How to deal with loneliness
Updated: Oct 30, 2019
Thank you for coming through today. I figured I would try something different with this post. I'm going to be getting a little vulnerable with you today.
It's a Thursday night, and I'm sitting alone in my apartment feeling lonely for days.
I don't want this post to be some pity parade, I just want to write about how I'm feeling. And share it; I know I can't be the only one who goes through this from time to time.
So in this post you're not going to be learning anything, per sé. We're just going to be having an honest conversation, woman to woman.
My journey with loneliness
Feeling alone used to be a crippling pain point for me. I have always been quite self-reliant; my mom was a single-mom and travelled a lot for work. So I had to go to boarding school at quite a young age, and basically had to learn how to cope on my own.
When I got to uni, I had been so used to being independent, that I just didn't know how to reach out to people when I needed company. I spent way too much time alone and sunk into a deep period of extreme loneliness. Every day when I got home, I would close my bedroom door, and I would literally have this overwhelming feeling that I was alone in the world. I felt like I was the only person on the planet, and I saw no way to help myself through that feeling. I lacked the social skills and courage to work through it.
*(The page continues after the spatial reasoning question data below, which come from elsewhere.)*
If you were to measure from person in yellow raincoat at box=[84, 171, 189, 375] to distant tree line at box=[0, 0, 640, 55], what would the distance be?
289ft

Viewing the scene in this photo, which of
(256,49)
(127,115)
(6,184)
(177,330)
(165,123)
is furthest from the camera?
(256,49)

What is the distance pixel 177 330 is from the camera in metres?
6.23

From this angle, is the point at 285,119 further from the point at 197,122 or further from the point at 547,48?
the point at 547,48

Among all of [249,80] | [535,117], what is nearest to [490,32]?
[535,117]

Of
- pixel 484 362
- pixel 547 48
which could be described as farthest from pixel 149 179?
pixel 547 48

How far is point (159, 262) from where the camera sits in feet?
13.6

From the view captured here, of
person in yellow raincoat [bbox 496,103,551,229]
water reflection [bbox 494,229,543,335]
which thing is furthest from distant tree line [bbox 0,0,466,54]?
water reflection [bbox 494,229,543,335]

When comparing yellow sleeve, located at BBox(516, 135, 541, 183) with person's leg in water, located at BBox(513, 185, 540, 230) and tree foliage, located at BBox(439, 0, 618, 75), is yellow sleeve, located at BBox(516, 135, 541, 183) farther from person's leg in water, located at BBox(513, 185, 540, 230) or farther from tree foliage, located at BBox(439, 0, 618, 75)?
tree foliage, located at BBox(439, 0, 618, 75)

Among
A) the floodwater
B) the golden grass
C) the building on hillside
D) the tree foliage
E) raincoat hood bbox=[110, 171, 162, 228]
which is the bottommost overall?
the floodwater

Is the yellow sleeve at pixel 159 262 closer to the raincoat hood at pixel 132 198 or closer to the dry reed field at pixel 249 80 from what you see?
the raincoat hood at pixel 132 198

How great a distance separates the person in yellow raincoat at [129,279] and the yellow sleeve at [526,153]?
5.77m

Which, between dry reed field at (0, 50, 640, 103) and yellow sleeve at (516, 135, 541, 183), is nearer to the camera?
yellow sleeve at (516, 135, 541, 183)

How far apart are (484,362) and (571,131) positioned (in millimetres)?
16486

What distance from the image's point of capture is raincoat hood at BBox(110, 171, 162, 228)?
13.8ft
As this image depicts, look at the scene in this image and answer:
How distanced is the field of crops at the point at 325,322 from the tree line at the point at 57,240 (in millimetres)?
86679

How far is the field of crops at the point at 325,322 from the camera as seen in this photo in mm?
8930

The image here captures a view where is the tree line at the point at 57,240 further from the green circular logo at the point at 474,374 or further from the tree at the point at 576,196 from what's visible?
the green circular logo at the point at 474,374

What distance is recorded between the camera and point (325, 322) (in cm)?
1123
Obviously I was in therapy at the time, so my psychologist explained why this feeling was so intense for me. It had a lot to do with being separated from my mom as young child. My present experiences were triggering the younger me who didn't know how to cope with being away from her mom. I had a lot of past trauma to deal with, but for quite a while I didn't know this. I just assumed something was wrong with me - why was I feeling so needy anyway? I was strong and independent, so surely I could keep getting through everything on my own! Uhh...not quite.
What I've learned about loneliness
1. loneliness is a sign that you need to dive deep into yourself
Sometimes we feel so alone, because we have past trauma around loneliness. And we need to deal with this trauma - we need to face it head on in order for us to heal from it. I still sometimes get loneliness pangs, but they're nowhere near as bad as they used to be. I've done a lot of healing work which has gotten me where I am today.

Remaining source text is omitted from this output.